Görünen o ki, hangi koşullarda yapılırsa yapılsın, karşılarındaki rakip kim olursa olsun seçimi kaybediyorlar. İkisi de ‘kurt’ siyasetçidir; siyaseti okurlar ve seçimlerin nasıl sonuçlanacağını kestirebilirler. Ayrıca Cumhurbaşkanı Erdoğan’ın neredeyse haftalık anketlerle ölçümler yaptığını biliyoruz.
Ekrem İmamoğlu, sadece ana muhalefet partisi CHP’nin en güçlü cumhurbaşkanı adayı değil, aynı zamanda Tayyip Erdoğan’a ilk seçim yenilgisi tattırmış ve sonrasında onu defalarca yenmiş bir kişidir.
Ona çok kızması, ondan nefret etmesi, cumhurbaşkanlığı seçiminde rakibi olarak görmek istememesi, bu nedenle onu siyaset dışı oyunlarla devre dışı bırakmak istemesi anlaşılır bir şey.
Ancak eğer esas hesabı tekrar cumhurbaşkanı seçilmek ise, İmamoğlu’nu oyun dışı bıraksa bile olup bitenlerin Erdoğan’a yeniden cumhurbaşkanlığı seçimini kazandırmıyor.

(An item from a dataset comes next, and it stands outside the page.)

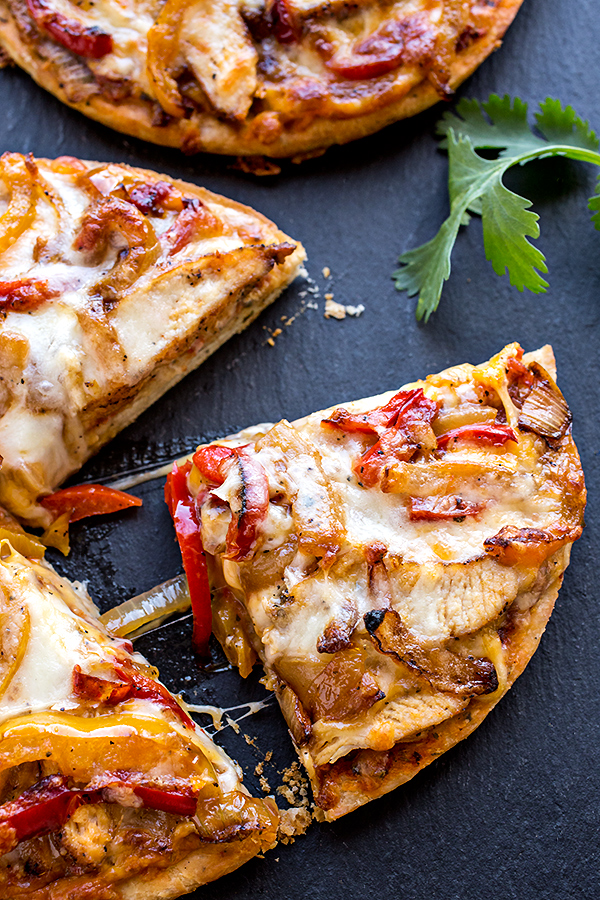 Chicken Fajitas Pizza | thecozyapron.com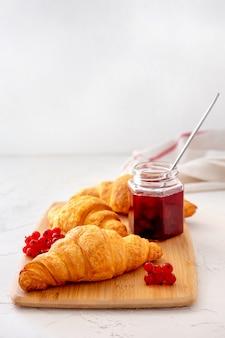 ベリー、クロワッサン、ジャムを使ったフランスのヘルシーな朝食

Bugün yarın anketler çıkar ama görünen köy anket istemez; Ekrem İmamoğlu’na yapılan bu ‘zulümler’ sadece ona ve CHP’ye yarıyor, İmamoğlu’nun ceza/siyasi yasak ya da ‘diploması yok’ gerekçesiyle engellenmesi durumunda bile Mansur Yavaş veya başka bir CHP’li cumhurbaşkanlığı seçimini kazanır.
“O hâlde niçin bütün bunlar oluyor; niçin muhalefetin ekmeğine yağ sürüyorlar, niçin bu yanlışları yapıyorlar?”
Hayır; yanlış yapmıyorlar, bile bile yapıyorlar her şeyi.
Seçimi kesinlikle kaybettiklerini biliyorlar.
Zaten bunları seçimi kaybetmemek için yapıyor değiller; iktidarı kaybetmemek için yapıyorlar.
Bu yapılanların tamamı bir plan çerçevesindedir; gerginliği artırmaya, krizi derinleştirmeye devam edecekler.
Amaçları yeni bir olağanüstü hâl, seçimleri ertelemek ve sonrasında da Putinvari bir otoriter rejimdir.
“Batı ne der, ekonomi dayanır mı, bu çağda bunlar olur mu…?” gibi sorular sormayın.
Olur. Trump Amerika’sının yaptığı gibi Avrupa da ‘Türkiye’nin iç meselesidir’ der, karşılığında da Avrupa gücüne asker isterler.
Sahi, Trump ne karşılığında bu kadar çabuk ‘Türkiye’nin iç meselesi’ deyip geçti?
“Ekonomi bunlara dayanabilir mi?” sorusuna gelince… Bence ekonomik krizin de derinleşmesini istiyorlar; yapmaya çalıştıkları iş ancak ‘derin’ ve ‘komple’ bir kriz ortamında mümkün olur.